Depuis que le eshop Carrefour China s’est refait une beauté, et en attendant qu’il ait terminé la migration de son catalogue, je suis contrainte de développer de nouvelles stratégies pour satisfaire les appétits carnés de mon doux gynécée.

Mue par un irrépressible accès d’inconscience, j’ai plusieurs fois au début de notre vie chinoise acheté de la viande au marché, en fermant volontairement les yeux sur l’origine, l’alimentation et le traitement des animaux concernés. Je suppose que j’y éprouvais un certain dépaysement (voire un dépaysement certain).

Mais depuis que j’ai eu vent de quelques cas de grippe aviaire du côté de Hong Kong (bien que cela soit plutôt loin d’ici, on en conviendra), va savoir pourquoi, mon cher lecteur, je me suis dit qu’il serait peut-être plus prudent de ma part de chercher ma viande dans des lieux hygiéniquement plus recommandables.

Au diable l’avarice, j’ai donc fini par pousser la porte de la – si célèbre au sein de la gent expatriée pékinoise – Boucherie Allemande, plus officiellement connue sous le nom de Schindler’s Food Center, qui te permet donc de t’offrir le temps des courses un aller-retour éclair pour l’Europe.

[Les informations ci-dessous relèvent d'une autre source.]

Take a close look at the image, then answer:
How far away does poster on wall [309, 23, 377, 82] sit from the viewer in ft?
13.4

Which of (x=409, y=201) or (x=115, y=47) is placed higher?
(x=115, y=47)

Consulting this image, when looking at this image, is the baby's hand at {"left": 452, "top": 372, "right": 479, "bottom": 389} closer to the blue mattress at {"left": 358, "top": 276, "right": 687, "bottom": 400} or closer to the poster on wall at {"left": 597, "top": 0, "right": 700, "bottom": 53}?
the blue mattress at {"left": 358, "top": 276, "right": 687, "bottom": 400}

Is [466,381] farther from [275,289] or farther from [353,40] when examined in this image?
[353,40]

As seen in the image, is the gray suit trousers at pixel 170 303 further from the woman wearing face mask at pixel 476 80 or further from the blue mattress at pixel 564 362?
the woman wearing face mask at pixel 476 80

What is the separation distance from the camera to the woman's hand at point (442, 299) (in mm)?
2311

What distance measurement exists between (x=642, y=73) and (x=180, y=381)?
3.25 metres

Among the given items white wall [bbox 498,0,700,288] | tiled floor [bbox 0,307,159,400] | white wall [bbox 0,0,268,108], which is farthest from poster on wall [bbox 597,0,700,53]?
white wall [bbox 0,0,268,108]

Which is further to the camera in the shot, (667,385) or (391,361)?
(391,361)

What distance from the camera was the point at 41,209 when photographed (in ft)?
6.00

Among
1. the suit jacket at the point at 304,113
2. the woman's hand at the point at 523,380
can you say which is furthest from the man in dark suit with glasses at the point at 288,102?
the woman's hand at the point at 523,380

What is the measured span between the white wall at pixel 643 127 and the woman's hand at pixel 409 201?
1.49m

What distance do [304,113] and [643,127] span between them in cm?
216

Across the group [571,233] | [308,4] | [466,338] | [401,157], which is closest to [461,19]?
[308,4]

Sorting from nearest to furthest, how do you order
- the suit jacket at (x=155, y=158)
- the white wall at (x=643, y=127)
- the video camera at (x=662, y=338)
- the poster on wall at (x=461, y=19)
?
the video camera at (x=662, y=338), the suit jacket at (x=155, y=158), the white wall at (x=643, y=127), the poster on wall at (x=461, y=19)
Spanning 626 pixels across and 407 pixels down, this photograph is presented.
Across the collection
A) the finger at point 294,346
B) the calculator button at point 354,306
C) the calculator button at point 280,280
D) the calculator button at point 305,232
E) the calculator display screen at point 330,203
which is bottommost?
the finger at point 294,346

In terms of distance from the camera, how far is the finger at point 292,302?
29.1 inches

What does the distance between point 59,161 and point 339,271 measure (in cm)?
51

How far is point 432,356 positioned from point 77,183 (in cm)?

Le Schindler’s Food Center a ce petit air du magasin d’alimentation générale des années 1970 propre à me plonger dans des abimes de nostalgie.

Car la boucherie allemande en connaît plus d’un rayon : à l’étal du boucher, bien tenu, de (très bonne) qualité et plutôt abondant (on y trouve même du lapin – mais pas d’agneau edit 13.02.2011 : si, on y trouve aussi de l’agneau! (signé une affolée mal renseignée), viennent s’ajouter pains, vins, fromages, chocolats, bonbons, céréales, épices et autres conserves, dans une sélection toutefois quelque peu limitée.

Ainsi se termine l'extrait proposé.